Grade INFLATION: Grade Expectations: Students often have too high an opinion of their work

As Pitt recruits more undergraduates with sky-high SAT scores and hypertrophic high school QPA's, some professors have noticed increasing shock, disbelief and anger among students who earn lower-than-A grades in their courses.

Indirectly, the profs say, students' indignation can translate into grade inflation, as faculty face the choice: Appease students by awarding high grades, or risk negative teaching evaluations.

"This is really getting to be a problem," said David Brumble, who's served on the English department faculty since 1970. "We're getting more and more Honors College students — don't get me wrong, I'm delighted by the kids I'm getting in my honors classes — but these are kids who are used to getting nothing but A's and A-pluses.

"Just because they're bright, though, doesn't mean they have mastered acquired skills such as writing," Brumble noted. "I see them in my Introduction to Shakespeare class, and a fair number of them don't write very well. I'm the one who gets to tell them, after their high school teachers have been praising them for the last four years, that they really need to work on their writing. It comes as a shock to them when I give them a C on a paper. Some really get incensed."

SUPPLIED DATA>
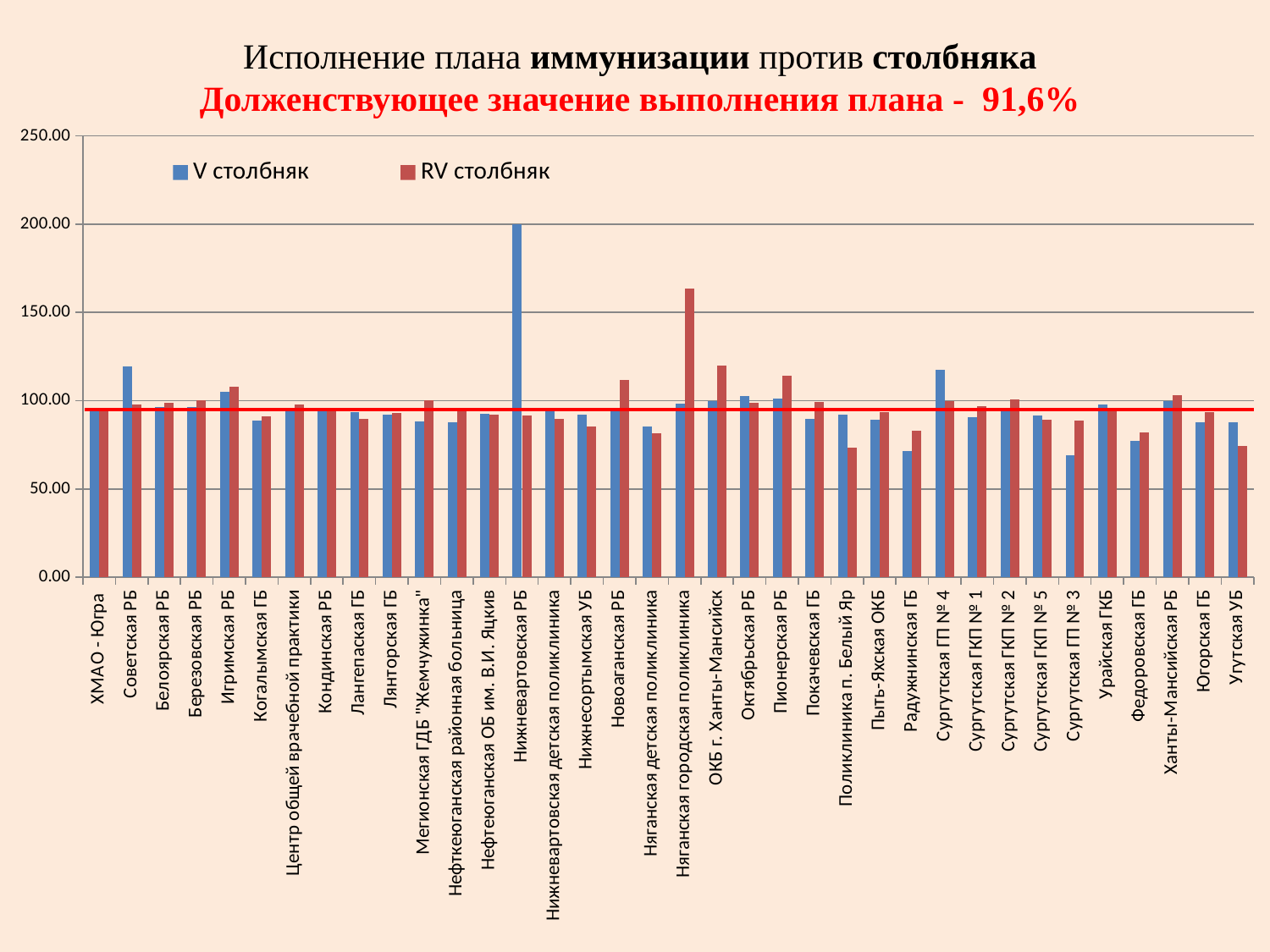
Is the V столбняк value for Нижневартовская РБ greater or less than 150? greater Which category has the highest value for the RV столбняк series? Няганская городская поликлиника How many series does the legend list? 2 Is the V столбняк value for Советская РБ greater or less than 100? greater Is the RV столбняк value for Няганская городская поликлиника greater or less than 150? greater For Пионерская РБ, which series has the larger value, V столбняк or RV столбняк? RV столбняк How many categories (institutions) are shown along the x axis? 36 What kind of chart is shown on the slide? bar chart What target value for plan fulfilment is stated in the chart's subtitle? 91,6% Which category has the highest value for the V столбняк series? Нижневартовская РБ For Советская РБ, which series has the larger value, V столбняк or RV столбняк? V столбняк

JOB> Can you continue the article on grade inflation at Pitt from where it stops?

ANSWER AREA>
That attitude can extend to students' parents, Brumble found when he served during the late-1990s as associate dean for Undergraduate Studies in the College of Arts and Sciences.

"I recall one conversation in particular with a parent, who made it very clear to me that the family was paying a lot of money in tuition, and they expected their child to get good grades," Brumble said. "By that, they didn't mean that the student ought to be doing better. What they meant was: 'Look, we're paying a lot of money for this, and we expect a good transcript to show for it. How dare you give my child a low grade?'"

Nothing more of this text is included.